Listed records.
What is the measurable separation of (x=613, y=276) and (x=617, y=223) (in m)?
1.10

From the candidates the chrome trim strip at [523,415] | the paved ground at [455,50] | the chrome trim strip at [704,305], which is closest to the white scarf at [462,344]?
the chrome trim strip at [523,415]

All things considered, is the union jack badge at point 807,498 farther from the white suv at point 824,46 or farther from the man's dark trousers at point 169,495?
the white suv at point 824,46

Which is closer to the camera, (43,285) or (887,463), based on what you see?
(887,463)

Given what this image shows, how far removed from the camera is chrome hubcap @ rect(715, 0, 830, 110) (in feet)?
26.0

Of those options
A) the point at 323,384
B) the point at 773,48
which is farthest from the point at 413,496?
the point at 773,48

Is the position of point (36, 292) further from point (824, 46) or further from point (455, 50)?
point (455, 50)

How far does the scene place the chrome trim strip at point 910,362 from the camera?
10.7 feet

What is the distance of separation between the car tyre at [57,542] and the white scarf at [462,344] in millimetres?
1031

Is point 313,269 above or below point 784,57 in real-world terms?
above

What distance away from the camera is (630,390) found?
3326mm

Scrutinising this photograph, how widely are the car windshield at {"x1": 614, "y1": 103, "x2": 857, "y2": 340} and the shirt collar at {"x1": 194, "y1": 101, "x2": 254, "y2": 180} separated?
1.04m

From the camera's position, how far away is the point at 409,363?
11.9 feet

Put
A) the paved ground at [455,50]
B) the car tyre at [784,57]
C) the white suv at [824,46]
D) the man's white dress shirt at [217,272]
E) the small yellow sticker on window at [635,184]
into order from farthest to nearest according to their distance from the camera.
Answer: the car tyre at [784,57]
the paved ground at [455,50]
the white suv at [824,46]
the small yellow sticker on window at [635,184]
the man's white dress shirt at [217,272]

---

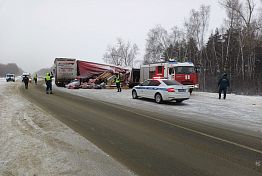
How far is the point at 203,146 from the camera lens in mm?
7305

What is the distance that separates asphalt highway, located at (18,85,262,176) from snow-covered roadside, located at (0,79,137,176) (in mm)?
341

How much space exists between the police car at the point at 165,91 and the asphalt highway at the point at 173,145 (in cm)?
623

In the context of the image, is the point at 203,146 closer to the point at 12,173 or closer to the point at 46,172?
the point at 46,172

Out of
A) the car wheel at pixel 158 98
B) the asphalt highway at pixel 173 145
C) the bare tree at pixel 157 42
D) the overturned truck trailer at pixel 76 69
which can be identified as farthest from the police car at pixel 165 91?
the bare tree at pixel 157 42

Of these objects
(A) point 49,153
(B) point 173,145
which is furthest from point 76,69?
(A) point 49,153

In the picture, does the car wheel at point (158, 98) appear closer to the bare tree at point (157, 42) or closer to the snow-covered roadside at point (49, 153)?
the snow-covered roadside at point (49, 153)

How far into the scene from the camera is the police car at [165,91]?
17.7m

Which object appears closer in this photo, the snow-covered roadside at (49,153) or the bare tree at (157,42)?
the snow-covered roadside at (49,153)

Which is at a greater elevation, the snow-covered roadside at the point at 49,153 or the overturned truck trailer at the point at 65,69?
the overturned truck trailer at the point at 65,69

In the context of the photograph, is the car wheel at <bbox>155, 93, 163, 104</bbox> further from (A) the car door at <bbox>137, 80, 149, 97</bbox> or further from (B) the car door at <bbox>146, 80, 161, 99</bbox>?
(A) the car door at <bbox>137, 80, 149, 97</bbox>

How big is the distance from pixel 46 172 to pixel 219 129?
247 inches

--

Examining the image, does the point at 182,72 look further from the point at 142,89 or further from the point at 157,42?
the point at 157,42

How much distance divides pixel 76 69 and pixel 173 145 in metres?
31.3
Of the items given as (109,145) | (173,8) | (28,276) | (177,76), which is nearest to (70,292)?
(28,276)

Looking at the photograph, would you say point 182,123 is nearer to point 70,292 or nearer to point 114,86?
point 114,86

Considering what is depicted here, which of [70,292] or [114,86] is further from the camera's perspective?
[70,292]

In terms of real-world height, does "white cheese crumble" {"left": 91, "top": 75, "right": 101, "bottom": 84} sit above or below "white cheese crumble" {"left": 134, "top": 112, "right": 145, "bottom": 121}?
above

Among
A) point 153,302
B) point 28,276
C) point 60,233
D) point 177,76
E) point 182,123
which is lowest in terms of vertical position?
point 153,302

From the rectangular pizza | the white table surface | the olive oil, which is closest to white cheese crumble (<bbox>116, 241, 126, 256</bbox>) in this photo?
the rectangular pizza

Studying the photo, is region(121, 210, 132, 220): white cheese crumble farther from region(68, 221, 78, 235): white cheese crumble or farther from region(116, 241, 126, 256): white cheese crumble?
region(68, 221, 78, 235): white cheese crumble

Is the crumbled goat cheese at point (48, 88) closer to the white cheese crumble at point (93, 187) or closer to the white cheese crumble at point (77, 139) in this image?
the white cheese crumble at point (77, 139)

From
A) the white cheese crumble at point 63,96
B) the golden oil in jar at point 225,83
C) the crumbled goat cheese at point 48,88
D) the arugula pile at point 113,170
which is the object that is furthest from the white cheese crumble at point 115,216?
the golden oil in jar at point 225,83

Your goal. Report every line above that contains the word "dress", copying each one in full.

Worked solution.
D) the man's white dress shirt at [217,272]
the man's white dress shirt at [217,272]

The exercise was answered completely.